An ex-Roman soldier is given the task of retrieving a letter the Christian disciple Paul has sent to the congregation in Corinth (it goes on to become rather a famous document, a staple of the New Testament). Lots of betrayals and nasty tortures and cruel encounters with the harsh Judean desert ensue.

Great summer read.

16BookConcierge
Juil 1, 2021, 11:03 am


The Accidental Tourist – Anne Tyler
4****

Macon Leary makes his living writing travel guides for “accidental tourists,” i.e. business travelers who are forced to leave the comforts of home and find themselves in unfamiliar territory. He gives advice on how to minimize the disturbance to one’s routine, in effect, carrying home with you so you never are lost.

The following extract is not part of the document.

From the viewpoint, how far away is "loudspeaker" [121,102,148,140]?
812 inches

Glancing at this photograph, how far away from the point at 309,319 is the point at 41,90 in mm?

But Macon is seriously lost even at home. He and his wife, Sarah, are unable to come together to process the death of their only child. Macon’s approach is to “keep everything like before” when it can’t possibly be that. Sarah can’t seem to find a way to push him off his home base, and winds up leaving.

But most of this has happened before the novel begins. The catalyst for Macon’s change is their dog, Edward, who has begun to bite and snarl. And so he finds himself at the Meow and Bow and meets the charmingly eccentric Muriel Pritchett, who offers her services as a dog trainer. Slowly, but surely, Muriel inserts herself into Macon’s life, and he slowly awakens, faces his pain and his mistakes, and begins to live again (or maybe for the first time).

Tyler excels at writing character-driven works that give us a glimpse of their lives in all their messy complexity and banal ordinariness. I love the scenes she creates that reveal so much of family dynamics; the Thanksgiving dinner is priceless, as is Rose’s wedding, and Christmas at Muriel’s mother’s house.

I saw the movie back in the late ‘80s, but never read the book. I’m glad I finally got around to it. Tyler has become one of my favorite authors.